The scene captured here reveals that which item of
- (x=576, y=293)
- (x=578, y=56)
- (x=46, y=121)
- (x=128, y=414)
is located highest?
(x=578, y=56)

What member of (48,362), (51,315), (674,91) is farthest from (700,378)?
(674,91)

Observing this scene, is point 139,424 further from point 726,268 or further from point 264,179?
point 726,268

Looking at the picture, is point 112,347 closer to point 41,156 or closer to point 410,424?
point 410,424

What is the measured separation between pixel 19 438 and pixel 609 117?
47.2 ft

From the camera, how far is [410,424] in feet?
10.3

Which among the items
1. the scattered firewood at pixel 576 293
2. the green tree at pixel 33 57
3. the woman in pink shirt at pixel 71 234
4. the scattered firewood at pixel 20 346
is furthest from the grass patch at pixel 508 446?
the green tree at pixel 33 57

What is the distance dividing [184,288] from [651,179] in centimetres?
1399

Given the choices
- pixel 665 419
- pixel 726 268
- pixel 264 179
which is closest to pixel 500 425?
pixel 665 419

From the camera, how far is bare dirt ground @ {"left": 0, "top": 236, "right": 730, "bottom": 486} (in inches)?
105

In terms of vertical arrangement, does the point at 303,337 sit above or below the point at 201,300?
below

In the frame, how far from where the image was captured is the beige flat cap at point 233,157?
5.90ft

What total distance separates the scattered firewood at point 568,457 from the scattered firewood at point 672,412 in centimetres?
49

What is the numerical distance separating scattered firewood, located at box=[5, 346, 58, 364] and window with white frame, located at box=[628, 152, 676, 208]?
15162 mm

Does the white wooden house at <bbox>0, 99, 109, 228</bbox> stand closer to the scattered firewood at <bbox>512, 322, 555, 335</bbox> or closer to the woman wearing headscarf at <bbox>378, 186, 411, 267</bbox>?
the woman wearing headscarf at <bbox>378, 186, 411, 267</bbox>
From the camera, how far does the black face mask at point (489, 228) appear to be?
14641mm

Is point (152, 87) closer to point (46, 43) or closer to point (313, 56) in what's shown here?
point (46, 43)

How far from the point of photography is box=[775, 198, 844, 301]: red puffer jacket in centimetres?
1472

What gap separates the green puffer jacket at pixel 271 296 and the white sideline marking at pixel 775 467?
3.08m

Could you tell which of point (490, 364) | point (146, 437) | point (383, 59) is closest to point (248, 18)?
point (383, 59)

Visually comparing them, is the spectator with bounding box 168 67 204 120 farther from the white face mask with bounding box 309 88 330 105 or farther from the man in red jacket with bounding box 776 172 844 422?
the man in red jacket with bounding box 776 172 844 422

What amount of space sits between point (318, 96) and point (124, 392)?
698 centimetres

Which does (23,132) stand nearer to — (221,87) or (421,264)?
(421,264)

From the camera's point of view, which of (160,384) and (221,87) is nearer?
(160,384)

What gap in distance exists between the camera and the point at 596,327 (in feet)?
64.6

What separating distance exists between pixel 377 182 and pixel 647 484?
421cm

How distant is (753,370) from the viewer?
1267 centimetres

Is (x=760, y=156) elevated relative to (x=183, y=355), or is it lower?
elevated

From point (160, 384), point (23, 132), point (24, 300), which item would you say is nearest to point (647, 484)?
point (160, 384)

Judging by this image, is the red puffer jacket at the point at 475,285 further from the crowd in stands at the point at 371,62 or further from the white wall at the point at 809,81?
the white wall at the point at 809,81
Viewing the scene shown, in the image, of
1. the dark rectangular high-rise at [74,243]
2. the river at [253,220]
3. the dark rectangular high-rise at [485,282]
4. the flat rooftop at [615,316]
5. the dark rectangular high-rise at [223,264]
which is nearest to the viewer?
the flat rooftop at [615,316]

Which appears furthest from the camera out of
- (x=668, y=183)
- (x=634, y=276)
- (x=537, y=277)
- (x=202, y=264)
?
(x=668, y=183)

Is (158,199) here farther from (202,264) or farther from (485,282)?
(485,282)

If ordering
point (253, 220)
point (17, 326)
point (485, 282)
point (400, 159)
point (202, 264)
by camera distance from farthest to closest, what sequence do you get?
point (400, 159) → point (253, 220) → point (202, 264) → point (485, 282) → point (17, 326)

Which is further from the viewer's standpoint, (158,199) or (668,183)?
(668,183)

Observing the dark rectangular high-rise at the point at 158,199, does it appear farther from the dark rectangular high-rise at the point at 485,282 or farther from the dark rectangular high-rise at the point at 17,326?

Work to complete ->
Emit the full listing verbatim.

Result of this task ->
The scene captured here reveals that which item of
- (x=576, y=293)
- (x=578, y=56)
- (x=46, y=121)
- (x=128, y=414)
is located highest?
(x=578, y=56)

What member of (48,362), (51,315), (674,91) is farthest from (700,378)?
(674,91)

Observing this scene, is point 139,424 further from point 726,268 or further from point 264,179?
point 726,268

Looking at the picture, is point 112,347 closer to point 41,156 or closer to point 410,424?
point 410,424

What is the measured separation between pixel 19 438 and pixel 609 117?
47.2 ft

From the camera, how far is [410,424] in feet?
10.3

Which among the items
1. the scattered firewood at pixel 576 293
2. the green tree at pixel 33 57
3. the woman in pink shirt at pixel 71 234
4. the scattered firewood at pixel 20 346
is furthest from the grass patch at pixel 508 446?
the green tree at pixel 33 57

What is the distance dividing [184,288] from [651,179] in centimetres?
1399

Given the choices
- pixel 665 419
- pixel 726 268
- pixel 264 179
which is closest to pixel 500 425?
pixel 665 419

From the camera, how far is bare dirt ground @ {"left": 0, "top": 236, "right": 730, "bottom": 486} (in inches)?
105

In terms of vertical arrangement, does the point at 303,337 sit above or below the point at 201,300?
below

In the frame, how far from where the image was captured is the beige flat cap at point 233,157?
5.90ft

What total distance separates the scattered firewood at point 568,457 from the scattered firewood at point 672,412 in centimetres?
49

What is the numerical distance separating scattered firewood, located at box=[5, 346, 58, 364] and window with white frame, located at box=[628, 152, 676, 208]?
15162 mm

Does the white wooden house at <bbox>0, 99, 109, 228</bbox> stand closer to the scattered firewood at <bbox>512, 322, 555, 335</bbox> or closer to the woman wearing headscarf at <bbox>378, 186, 411, 267</bbox>?
the woman wearing headscarf at <bbox>378, 186, 411, 267</bbox>
From the camera, how far does the black face mask at point (489, 228) appear to be?
14641mm

Is point (152, 87) closer to point (46, 43) or closer to point (313, 56) in what's shown here?
point (46, 43)

How far from the point of photography is box=[775, 198, 844, 301]: red puffer jacket in centimetres?
1472

What gap separates the green puffer jacket at pixel 271 296 and the white sideline marking at pixel 775 467?
3.08m

Could you tell which of point (490, 364) | point (146, 437) | point (383, 59) is closest to point (248, 18)?
point (383, 59)

Visually comparing them, is the spectator with bounding box 168 67 204 120 farther from the white face mask with bounding box 309 88 330 105 or farther from the man in red jacket with bounding box 776 172 844 422?
the man in red jacket with bounding box 776 172 844 422

What amount of space sits between point (318, 96) and point (124, 392)?
698 centimetres

Which does (23,132) stand nearer to — (221,87) or (421,264)?
(421,264)

From the camera's point of view, which of (160,384) and (221,87) is nearer?
(160,384)

What gap in distance exists between the camera and the point at 596,327 (in feet)?
64.6

What separating distance exists between pixel 377 182 and pixel 647 484?
421cm

How distant is (753,370) from the viewer?
1267 centimetres

Is (x=760, y=156) elevated relative to (x=183, y=355), or is it lower?
elevated

From point (160, 384), point (23, 132), point (24, 300), which item would you say is nearest to point (647, 484)?
point (160, 384)

Judging by this image, is the red puffer jacket at the point at 475,285 further from the crowd in stands at the point at 371,62 or further from the white wall at the point at 809,81?
the white wall at the point at 809,81
Viewing the scene shown, in the image, of
1. the dark rectangular high-rise at [74,243]
2. the river at [253,220]
3. the dark rectangular high-rise at [485,282]
4. the flat rooftop at [615,316]
5. the dark rectangular high-rise at [223,264]
which is nearest to the viewer?
the flat rooftop at [615,316]

Which appears furthest from the camera out of
- (x=668, y=183)
- (x=634, y=276)
- (x=537, y=277)
- (x=202, y=264)
?
(x=668, y=183)

Is (158,199) here farther from (202,264) or farther from (485,282)?
(485,282)

If ordering
point (253, 220)
point (17, 326)
point (485, 282)
point (400, 159)
point (202, 264)
by camera distance from farthest to closest, what sequence do you get?
point (400, 159) → point (253, 220) → point (202, 264) → point (485, 282) → point (17, 326)

Which is further from the viewer's standpoint, (158,199) or (668,183)?
(668,183)

Observing the dark rectangular high-rise at the point at 158,199, does it appear farther from the dark rectangular high-rise at the point at 485,282 or farther from the dark rectangular high-rise at the point at 17,326?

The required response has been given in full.